You've built sit, then you build sit-stay on top of it. Sit-stay is a versatile command because it is effectively all about teaching a dog patience. It's a command you'll be able to use to better your dog's behavior in a variety of situations that you won't even be able to envision until the time pops up, and when it does, you'll be glad you're able to express to your dog that he needs to stay still.
Teaching a sit-stay
1) Give dog sit command
2) Develop a hand signal, most people use the open-palm that most humans recognize as a 'stop' signal. Use the hand signal in conjunction with the word 'stay.'
3) Take a step back with one foot (so one foot remains unmoved, meaning the position of your body isn't moving backward. Just the one foot is). Once the heel of your moving foot touches the ground, immediately bring it back forward to its original position.

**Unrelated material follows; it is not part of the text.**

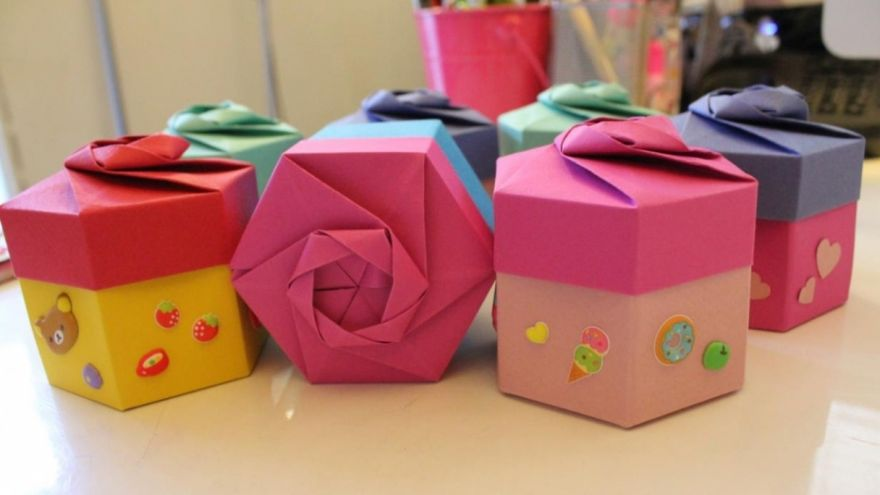 Folding an Origami Gift Box Like a Pro!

4) If the dog has not moved, immediately dispense treat upon your foot landing back in the same position.
You may need to do this a couple times. If your dog is staying during your one-foot-movement, then add your other foot into the equation — now you're taking one full step backward with both feet. Immediately go back to your original position. If the dog has not moved, dispense treat upon both feet being back to their original position.
Gradually build the number of steps you take backward. If the dog breaks his sit-stay at any time, put him back into a sit and go through the routine again, but with fewer backward steps.
If the dog cannot stay still for even your beginning one-foot-step, then take no steps at all. Simply give the hand signal and stay command, wait a second, dispense treat. Do this again, wait two seconds, dispense treat. Do this again, wait three seconds, dispense treat.
The important thing is to remember, if it's not working, decrease the challenge.
At some point, the dog will catch on that his task is simply to remain put until you return with a treat. Then you can begin moving far away, down the hallway, out of your dog's sight, etc. while keeping him in a sit-stay.
Next, practice the sit-stay outside and wherever you can to ensure the dog understands that regardless of where he is or what other people or dogs may be around, the sit-stay game still reaps rewards for him (treats).
Common mistake — making sit-stay into sit-stay-come
I've seen lots of dog owners start 'stay' training by putting the dog in a sit-stay, moving away and then asking the dog to come to you. This is an advanced sit-stay that incorporates a recall command. Many people mistakenly start with this method, but this should be an exercise done after a solid sit-stay has been trained. Remember, to begin, move away from your dog, then move back to your dog. This makes it clear to the dog that the game is not about staying until called, but simply staying. Feel free to move on to the sit-stay-come after you've built a strong sit-stay in the first place, and then switch up between the two. This keeps the dog on his toes, listening intently for your command to see whether he stays put, or comes when called.